Herr Reinke, würden Sie jungen Menschen heute noch empfehlen, zum Radio zu gehen?

Das empfehle ich immer. Die Frage ist nur, was die jungen Leute von einem Job beim Radio erwarten. Es lohnt sich, ein Praktikum oder Volontariat zu machen, um für sich herauszufinden, ob das Medium in seiner jetzigen Form für sie interessant ist. Wenn man sich eine Entfaltung der künstlerischen Persönlichkeit erhofft und der Meinung ist, das beim Formatradio der heutigen Zeit zu realisieren, dann sehe ich schwarz für den Spaß an der Arbeit. Aber wenn man den Leuten mit ein paar Worten Spaß bereiten möchte und kein Problem damit hat, Musik zu spielen, auf deren Auswahl man keinen Einfluss hat, dann kann das durchaus ein reizvoller Beruf sein.

Ein desillusionierender Start in unser Gespräch.

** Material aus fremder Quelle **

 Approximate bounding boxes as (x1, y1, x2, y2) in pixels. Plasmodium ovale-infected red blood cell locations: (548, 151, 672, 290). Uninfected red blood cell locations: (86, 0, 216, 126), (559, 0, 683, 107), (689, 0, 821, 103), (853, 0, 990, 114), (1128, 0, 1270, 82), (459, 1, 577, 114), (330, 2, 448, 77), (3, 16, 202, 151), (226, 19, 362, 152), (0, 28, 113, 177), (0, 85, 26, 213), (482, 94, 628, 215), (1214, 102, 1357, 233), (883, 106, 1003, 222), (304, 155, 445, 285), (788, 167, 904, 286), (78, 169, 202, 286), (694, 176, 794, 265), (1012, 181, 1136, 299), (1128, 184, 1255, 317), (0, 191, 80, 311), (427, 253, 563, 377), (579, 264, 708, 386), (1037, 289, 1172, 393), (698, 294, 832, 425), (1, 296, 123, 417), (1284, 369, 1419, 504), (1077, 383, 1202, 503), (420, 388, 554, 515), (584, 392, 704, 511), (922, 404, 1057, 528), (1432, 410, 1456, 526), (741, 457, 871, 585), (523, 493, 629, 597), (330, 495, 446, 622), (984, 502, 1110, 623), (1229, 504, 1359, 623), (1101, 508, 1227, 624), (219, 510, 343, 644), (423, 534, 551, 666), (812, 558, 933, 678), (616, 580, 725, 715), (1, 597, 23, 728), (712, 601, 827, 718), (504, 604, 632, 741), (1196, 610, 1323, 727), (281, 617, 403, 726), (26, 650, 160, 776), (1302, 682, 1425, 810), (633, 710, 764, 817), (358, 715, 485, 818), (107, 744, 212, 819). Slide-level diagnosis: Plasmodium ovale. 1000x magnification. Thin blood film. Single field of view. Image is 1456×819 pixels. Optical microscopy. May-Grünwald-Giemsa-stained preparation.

Wenn einer wie ich, der mit dem Radio der 60er, 70er und 80er Jahre aufgewachsen ist und unter einem großartigen Chef wie Hanns Verres arbeiten durfte, da heute hineingeraten würde, der wäre furchtbar desillusioniert. Aber wir befinden uns in der Jetzt-Zeit, da stellt sich die Situation womöglich anders dar. Vielleicht genügt es da schon, von den Nachbarn im Radio erkannt zu werden. Dann ist das auch heute noch ein schöner Job.

Wer imponiert Ihnen eigentlich heute noch, wenn Sie Radio hören?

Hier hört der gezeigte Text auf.